→ **EXTRACTED ENTRIES**
>>>>>

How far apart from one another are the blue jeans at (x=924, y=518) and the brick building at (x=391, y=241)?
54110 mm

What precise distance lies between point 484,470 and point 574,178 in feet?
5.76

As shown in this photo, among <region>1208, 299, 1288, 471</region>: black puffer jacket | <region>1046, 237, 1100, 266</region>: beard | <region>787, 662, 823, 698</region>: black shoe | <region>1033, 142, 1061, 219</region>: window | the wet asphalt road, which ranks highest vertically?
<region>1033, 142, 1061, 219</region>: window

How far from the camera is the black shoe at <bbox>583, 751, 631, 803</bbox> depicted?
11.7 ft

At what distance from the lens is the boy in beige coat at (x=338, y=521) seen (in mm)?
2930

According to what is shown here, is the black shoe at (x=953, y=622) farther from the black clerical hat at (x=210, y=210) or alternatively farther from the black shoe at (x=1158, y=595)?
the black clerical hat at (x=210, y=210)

<<<<<
>>>>>

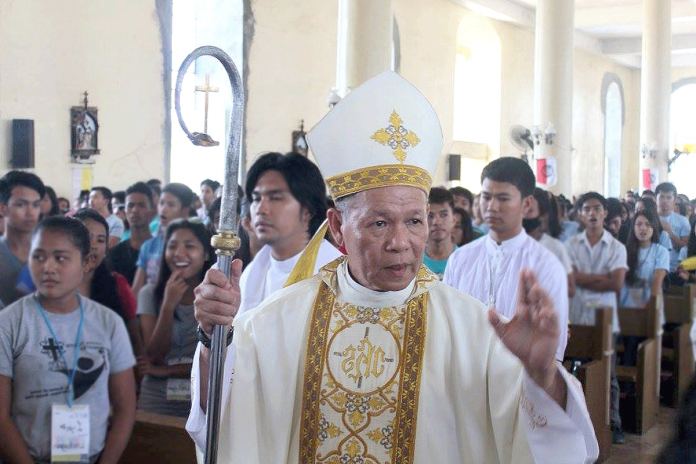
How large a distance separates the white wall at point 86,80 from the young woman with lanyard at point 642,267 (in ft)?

<<<<<
>>>>>

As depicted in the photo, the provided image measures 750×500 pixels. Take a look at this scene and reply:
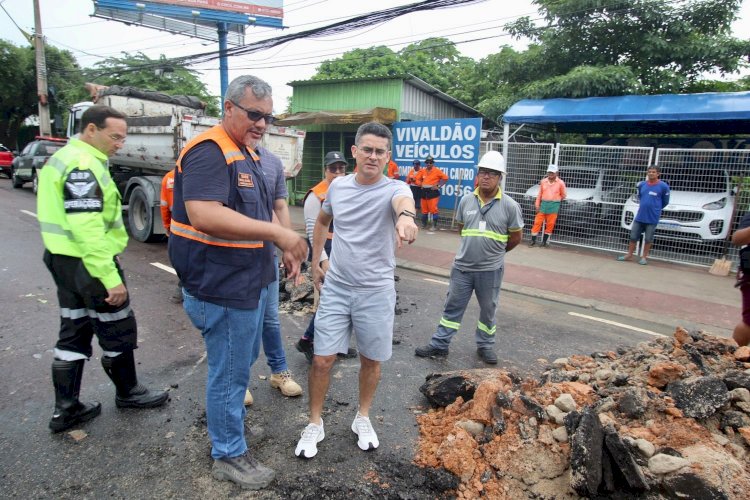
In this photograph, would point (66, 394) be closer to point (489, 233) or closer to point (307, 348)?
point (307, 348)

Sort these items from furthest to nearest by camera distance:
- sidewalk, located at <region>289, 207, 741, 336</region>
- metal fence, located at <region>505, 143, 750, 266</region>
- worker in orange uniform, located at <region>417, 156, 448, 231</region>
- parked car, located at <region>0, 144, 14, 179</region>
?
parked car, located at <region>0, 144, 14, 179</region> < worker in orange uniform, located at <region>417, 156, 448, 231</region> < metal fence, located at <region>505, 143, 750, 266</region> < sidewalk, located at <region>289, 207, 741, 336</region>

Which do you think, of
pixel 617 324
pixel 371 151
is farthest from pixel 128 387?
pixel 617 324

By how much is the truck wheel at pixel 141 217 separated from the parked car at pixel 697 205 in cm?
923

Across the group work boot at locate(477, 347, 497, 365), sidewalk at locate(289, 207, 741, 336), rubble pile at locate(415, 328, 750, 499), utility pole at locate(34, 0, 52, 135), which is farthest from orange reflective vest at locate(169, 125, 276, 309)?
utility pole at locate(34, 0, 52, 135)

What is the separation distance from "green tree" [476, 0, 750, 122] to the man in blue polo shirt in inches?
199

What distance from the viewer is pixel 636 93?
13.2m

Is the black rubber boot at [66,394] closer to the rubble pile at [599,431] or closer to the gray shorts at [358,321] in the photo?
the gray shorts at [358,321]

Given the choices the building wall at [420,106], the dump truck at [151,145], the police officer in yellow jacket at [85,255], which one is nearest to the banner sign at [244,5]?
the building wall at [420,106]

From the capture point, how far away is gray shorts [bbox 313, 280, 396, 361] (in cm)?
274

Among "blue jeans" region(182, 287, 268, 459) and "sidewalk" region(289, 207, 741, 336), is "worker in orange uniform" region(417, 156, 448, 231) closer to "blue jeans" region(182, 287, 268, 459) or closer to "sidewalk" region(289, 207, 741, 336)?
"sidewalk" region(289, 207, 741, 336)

<<<<<

→ **WHAT IS REQUIRED**
Reproduce, word for word, the data between the line containing "As depicted in" and the line containing "parked car, located at <region>0, 144, 14, 179</region> <", inclusive, and leave any images out of the reproduction.

→ **TASK RESULT**
As depicted in the photo, the provided image measures 750×500 pixels. Take a look at this scene and reply:
In this photograph, would point (66, 394) be closer to point (489, 233) or closer to point (307, 348)?
point (307, 348)

Sort these items from furthest to nearest by camera distance:
- sidewalk, located at <region>289, 207, 741, 336</region>
- metal fence, located at <region>505, 143, 750, 266</region>
- worker in orange uniform, located at <region>417, 156, 448, 231</region>
- parked car, located at <region>0, 144, 14, 179</region>
?
parked car, located at <region>0, 144, 14, 179</region> < worker in orange uniform, located at <region>417, 156, 448, 231</region> < metal fence, located at <region>505, 143, 750, 266</region> < sidewalk, located at <region>289, 207, 741, 336</region>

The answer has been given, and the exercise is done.